4
votes

I am trying to figure it how to debug the server side to do some modifications to the default sapper template, I followed the instructions to debug the server side from the docs, and the ndb opens correctly, but the only file that appears loaded in the gui is the webpack.config.js file:

screenshot

There is something else that I need to configure to debug the server.js file?

3

3 Answers

4
votes

The ndb method from the docs didn't work on my machine either, so I just do it old school.

In package.json, we learn that npm run dev actually runs sapper dev.

The sapper executable is located in your node_modules/.bin directory and, like most cli in js packages, can be run with node like this: node node_modules/.bin/sapper.

We can add the --inspect or --inspect-brk flag to node to launch the debug server:

node --inspect-brk node_modules/.bin/sapper dev

Great, now you need to fire the node's debugger.

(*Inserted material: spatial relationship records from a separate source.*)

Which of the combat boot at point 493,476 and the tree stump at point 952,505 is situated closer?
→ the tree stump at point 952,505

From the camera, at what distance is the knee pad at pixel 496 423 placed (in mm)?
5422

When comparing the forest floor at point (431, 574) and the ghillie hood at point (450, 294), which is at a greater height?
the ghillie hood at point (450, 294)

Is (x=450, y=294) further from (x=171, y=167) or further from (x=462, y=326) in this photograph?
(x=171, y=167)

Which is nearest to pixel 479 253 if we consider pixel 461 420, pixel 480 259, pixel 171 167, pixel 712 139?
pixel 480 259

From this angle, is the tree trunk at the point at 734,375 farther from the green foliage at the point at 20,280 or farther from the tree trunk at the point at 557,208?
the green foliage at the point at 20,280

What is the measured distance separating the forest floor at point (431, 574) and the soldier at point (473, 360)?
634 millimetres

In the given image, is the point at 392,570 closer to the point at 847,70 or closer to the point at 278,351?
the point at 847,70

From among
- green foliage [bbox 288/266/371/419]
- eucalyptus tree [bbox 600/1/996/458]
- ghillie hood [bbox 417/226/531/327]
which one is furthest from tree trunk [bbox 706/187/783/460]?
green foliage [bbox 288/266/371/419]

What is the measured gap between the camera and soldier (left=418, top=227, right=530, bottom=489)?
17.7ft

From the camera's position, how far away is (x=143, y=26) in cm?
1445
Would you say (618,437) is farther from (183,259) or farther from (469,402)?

Easiest way to do that is to launch Chrome (yes the browser), open the dev tools on any page that you have in there, and click the little green nodish icon that has appeared in the dev tools:

enter image description here

The node debugger will pop up, and then... Debug!

(Maybe start with some debugger keywords, 'cause breakpoint tends to be very flaky in this tool...)

2
votes

To get @rixo's suggestion working on a windows 10 machine I had to do following:

Add following to scripts section of package.json

"debug_server": "node --inspect-brk node_modules/sapper/sapper dev"

Then I could run

npm run debug_server

from command line.

0
votes

I finally got this working in a simple way.

At the bottom, (in vscode) I went to terminal and ran npm run dev.

The debugger auto attached and breakpoints started hitting.

Haven't tried client-side yet, but server-side is working great.